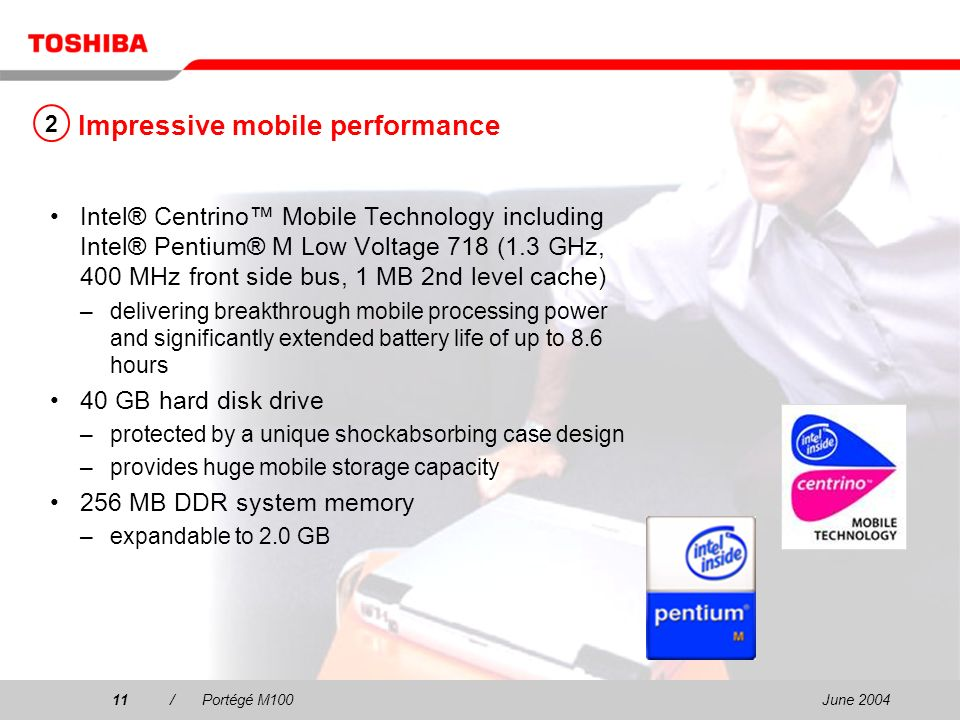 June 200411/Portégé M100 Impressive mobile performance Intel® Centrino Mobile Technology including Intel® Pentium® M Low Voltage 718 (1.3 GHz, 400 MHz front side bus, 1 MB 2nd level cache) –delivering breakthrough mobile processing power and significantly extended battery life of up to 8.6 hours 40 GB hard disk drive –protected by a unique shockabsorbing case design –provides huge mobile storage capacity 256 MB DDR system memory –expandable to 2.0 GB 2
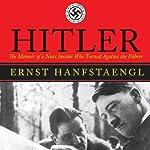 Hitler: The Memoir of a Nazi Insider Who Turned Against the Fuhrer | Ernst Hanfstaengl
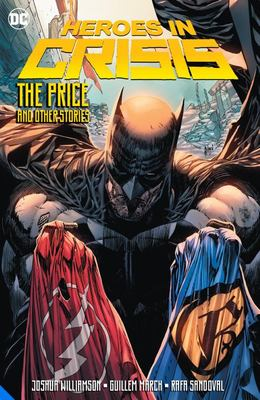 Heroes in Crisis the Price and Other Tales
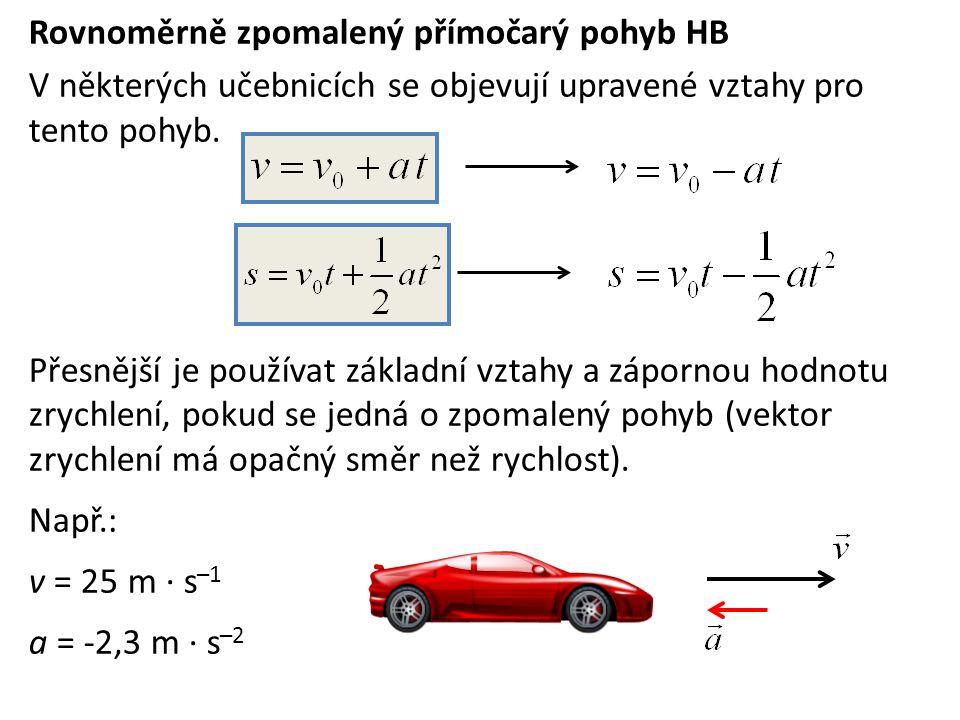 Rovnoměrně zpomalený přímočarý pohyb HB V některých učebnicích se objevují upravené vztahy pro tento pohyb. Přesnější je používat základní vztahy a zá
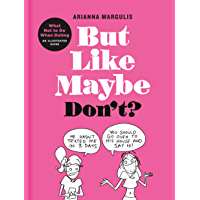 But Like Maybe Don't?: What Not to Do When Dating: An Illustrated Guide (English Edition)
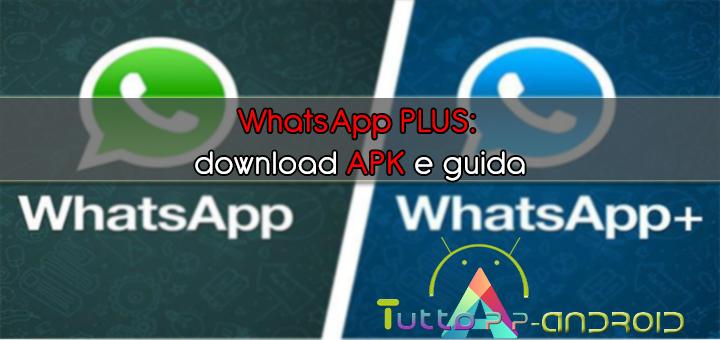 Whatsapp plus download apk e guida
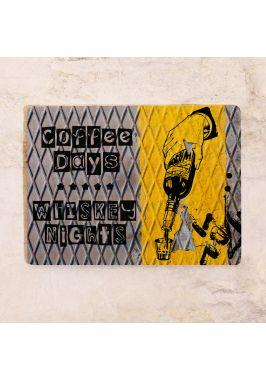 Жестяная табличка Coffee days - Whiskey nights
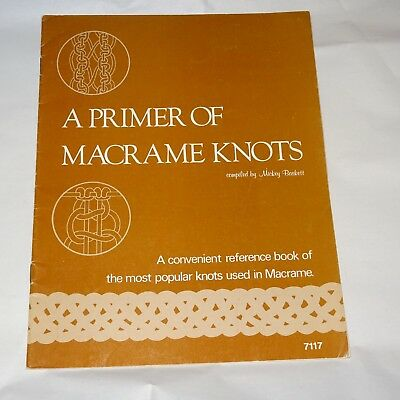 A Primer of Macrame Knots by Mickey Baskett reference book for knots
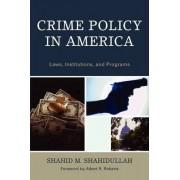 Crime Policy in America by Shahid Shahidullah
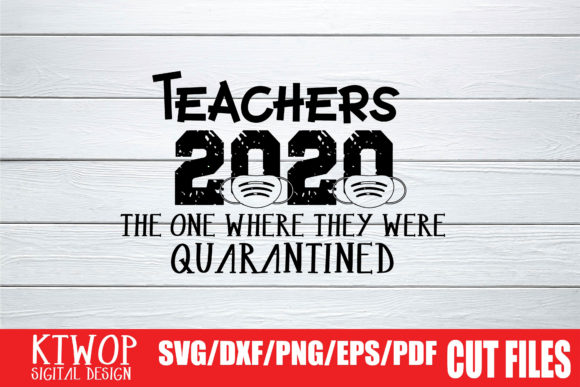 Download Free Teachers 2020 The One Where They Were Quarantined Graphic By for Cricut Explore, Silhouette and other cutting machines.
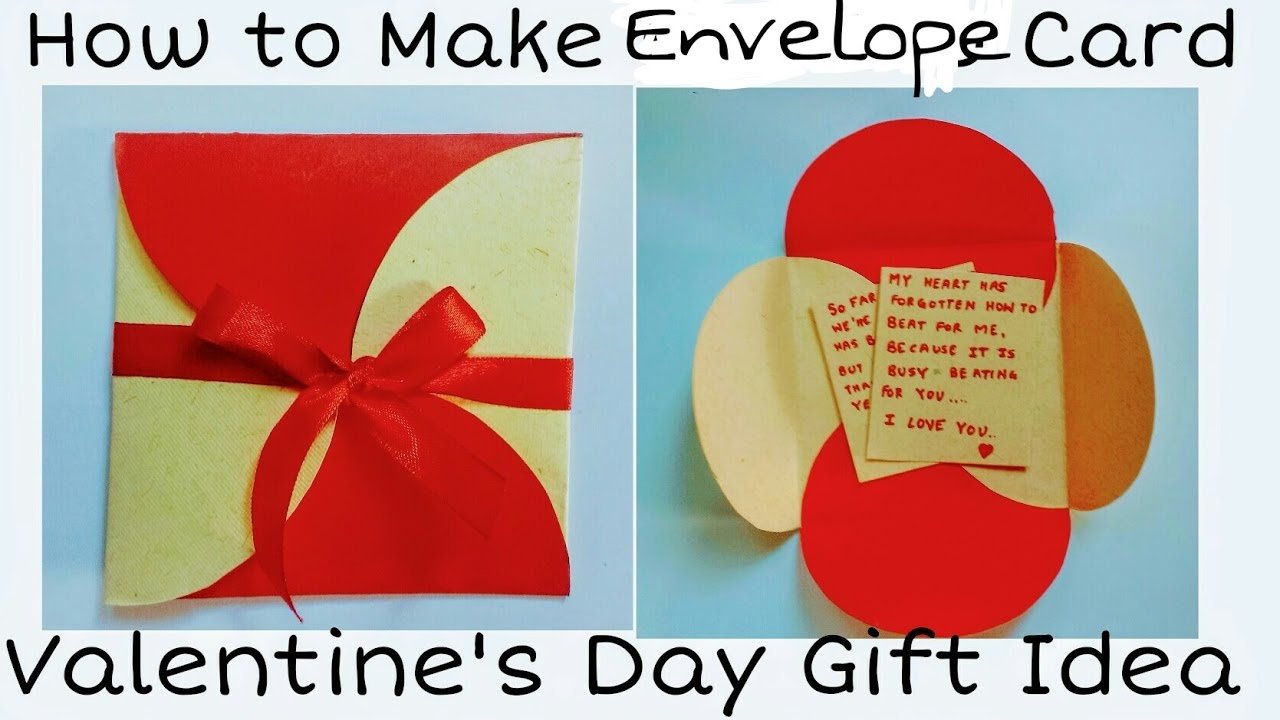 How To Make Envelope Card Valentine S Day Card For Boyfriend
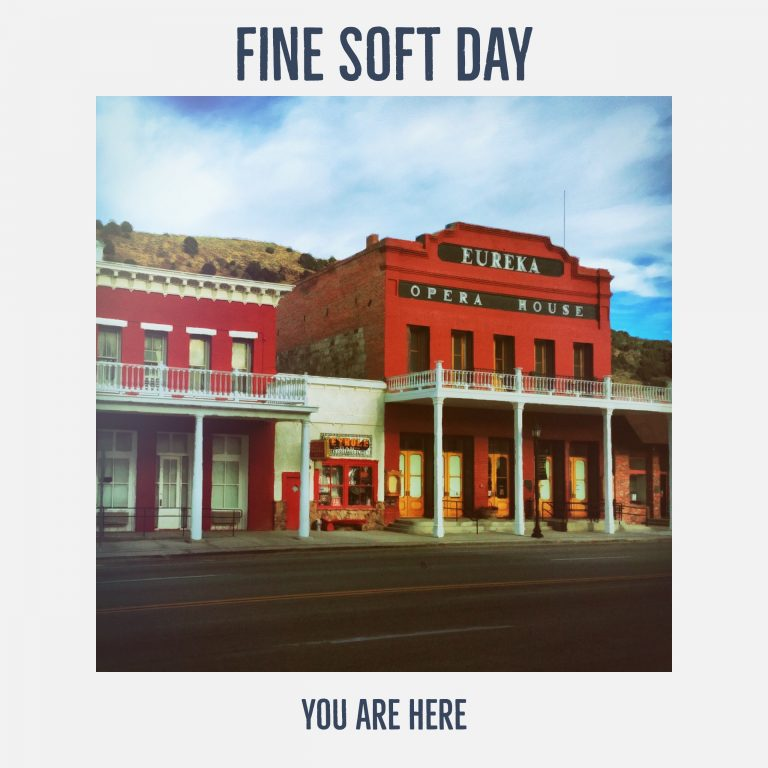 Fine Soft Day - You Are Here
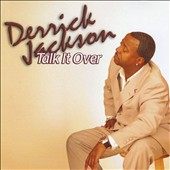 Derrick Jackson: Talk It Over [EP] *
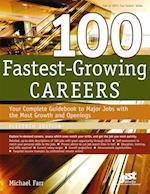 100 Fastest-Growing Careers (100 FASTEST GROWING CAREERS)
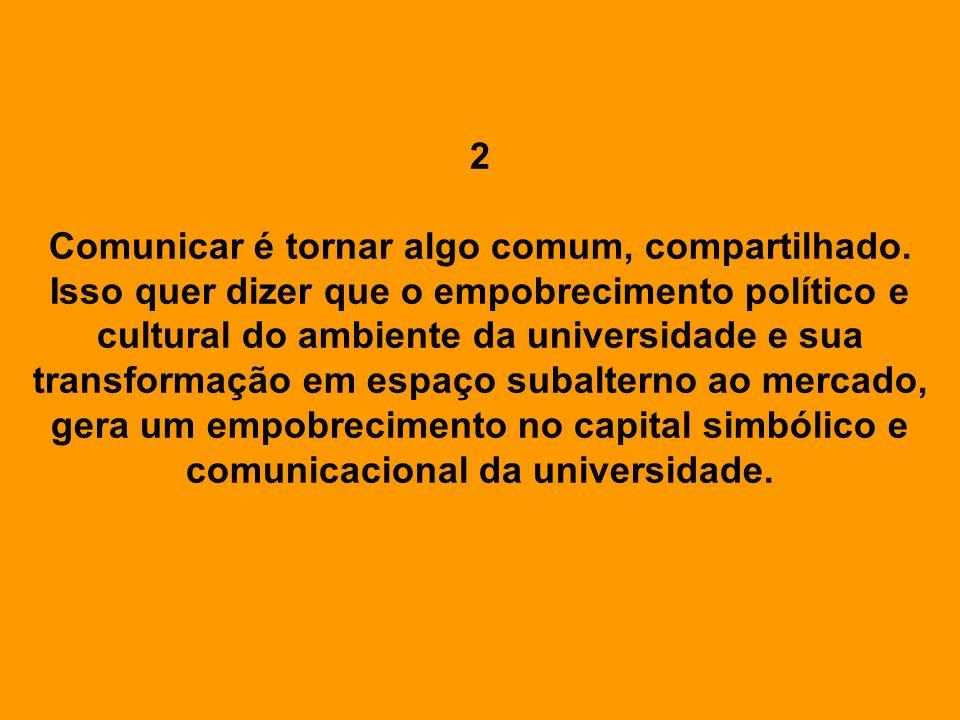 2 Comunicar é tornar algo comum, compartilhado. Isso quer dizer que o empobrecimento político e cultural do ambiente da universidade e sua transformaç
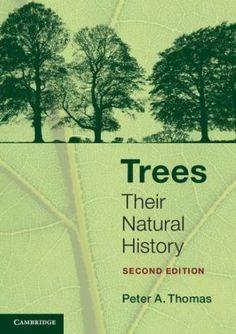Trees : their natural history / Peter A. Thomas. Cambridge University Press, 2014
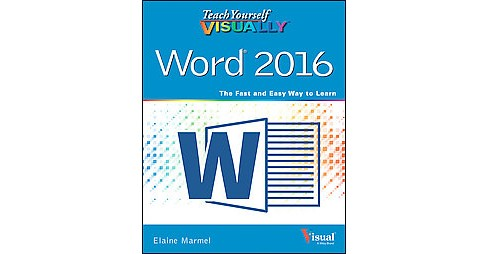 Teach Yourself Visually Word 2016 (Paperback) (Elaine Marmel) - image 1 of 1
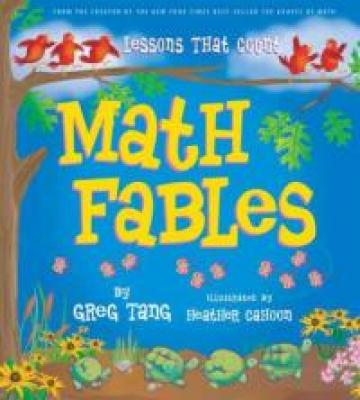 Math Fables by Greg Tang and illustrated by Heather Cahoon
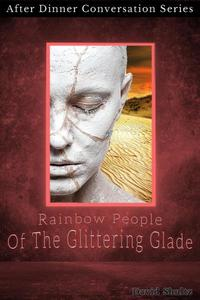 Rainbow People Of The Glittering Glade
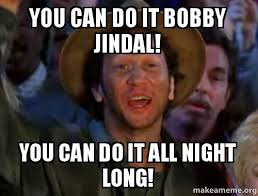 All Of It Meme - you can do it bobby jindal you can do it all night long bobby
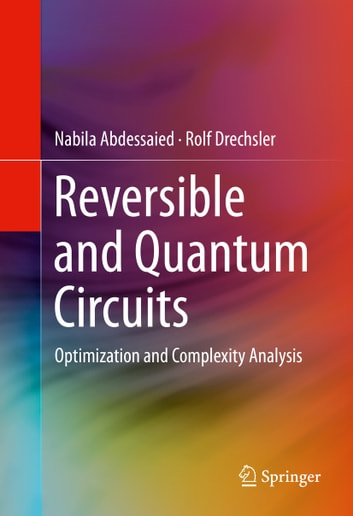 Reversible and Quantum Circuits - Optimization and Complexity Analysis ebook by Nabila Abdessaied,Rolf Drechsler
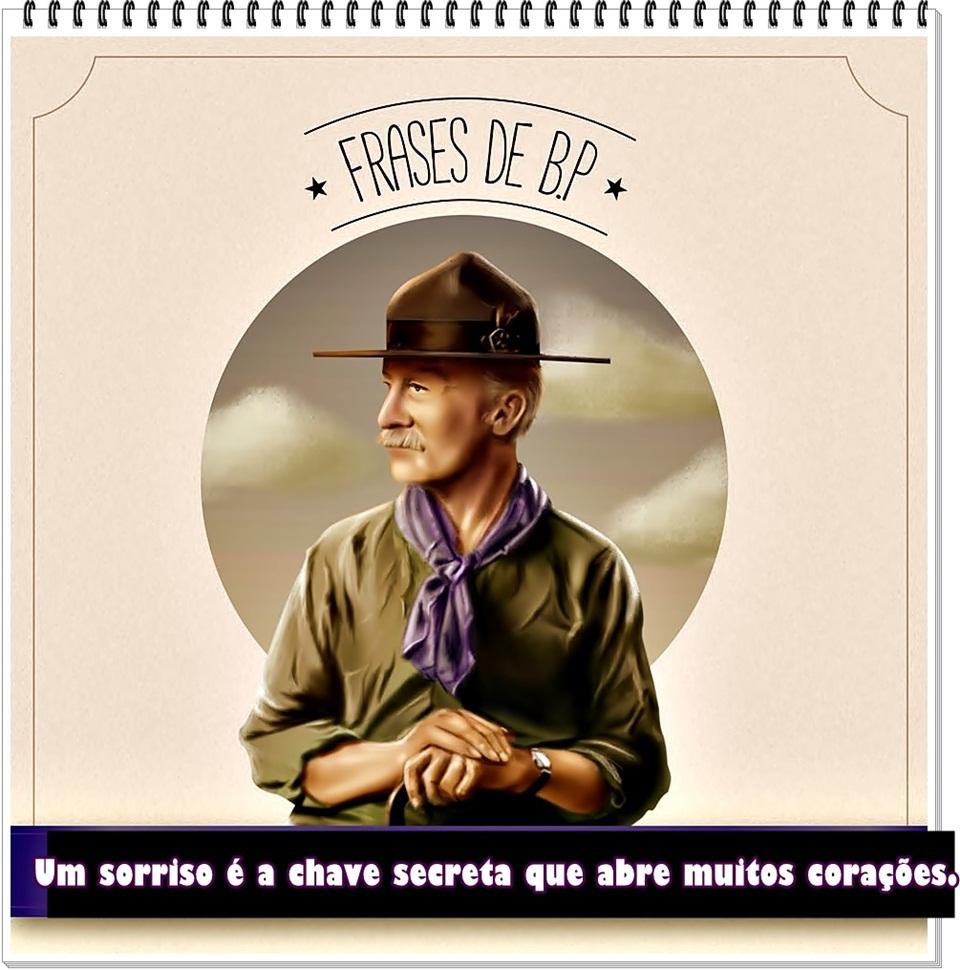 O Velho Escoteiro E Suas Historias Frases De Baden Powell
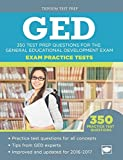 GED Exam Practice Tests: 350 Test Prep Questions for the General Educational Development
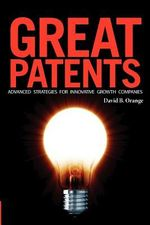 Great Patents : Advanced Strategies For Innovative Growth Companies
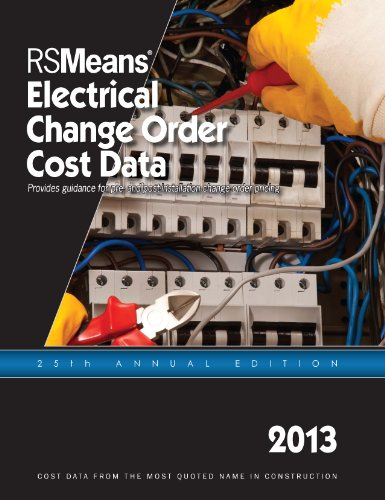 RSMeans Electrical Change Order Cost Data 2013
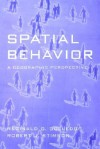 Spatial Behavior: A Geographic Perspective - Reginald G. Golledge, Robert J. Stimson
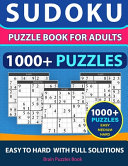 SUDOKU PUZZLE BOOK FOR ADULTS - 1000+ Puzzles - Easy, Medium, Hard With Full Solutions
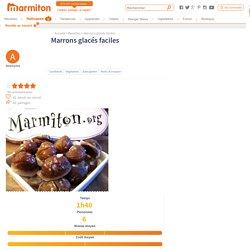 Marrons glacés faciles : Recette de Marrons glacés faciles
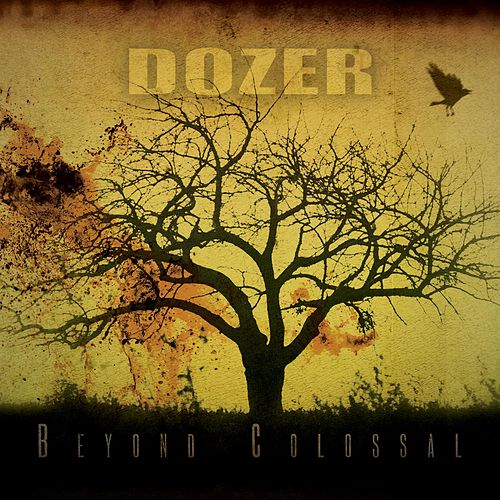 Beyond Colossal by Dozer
┄┄┄┄┄┄┄┄┄┄┄┄┄┄┄┄┄┄┄┄
### GOAL OF THE EXERCISE
Print again, exactly, the lines of the records above from the first line through the line with "100 Fastest-Growing Careers". No pictures.

### SOLUTION BELOW
 June 200411/Portégé M100 Impressive mobile performance Intel® Centrino Mobile Technology including Intel® Pentium® M Low Voltage 718 (1.3 GHz, 400 MHz front side bus, 1 MB 2nd level cache) –delivering breakthrough mobile processing power and significantly extended battery life of up to 8.6 hours 40 GB hard disk drive –protected by a unique shockabsorbing case design –provides huge mobile storage capacity 256 MB DDR system memory –expandable to 2.0 GB 2
 Hitler: The Memoir of a Nazi Insider Who Turned Against the Fuhrer | Ernst Hanfstaengl
 Heroes in Crisis the Price and Other Tales
 Rovnoměrně zpomalený přímočarý pohyb HB V některých učebnicích se objevují upravené vztahy pro tento pohyb. Přesnější je používat základní vztahy a zá
 But Like Maybe Don't?: What Not to Do When Dating: An Illustrated Guide (English Edition)
 Whatsapp plus download apk e guida
 Жестяная табличка Coffee days - Whiskey nights
 A Primer of Macrame Knots by Mickey Baskett reference book for knots
 Crime Policy in America by Shahid Shahidullah
 Download Free Teachers 2020 The One Where They Were Quarantined Graphic By for Cricut Explore, Silhouette and other cutting machines.
 How To Make Envelope Card Valentine S Day Card For Boyfriend
 Fine Soft Day - You Are Here
 Derrick Jackson: Talk It Over [EP] *
 100 Fastest-Growing Careers (100 FASTEST GROWING CAREERS)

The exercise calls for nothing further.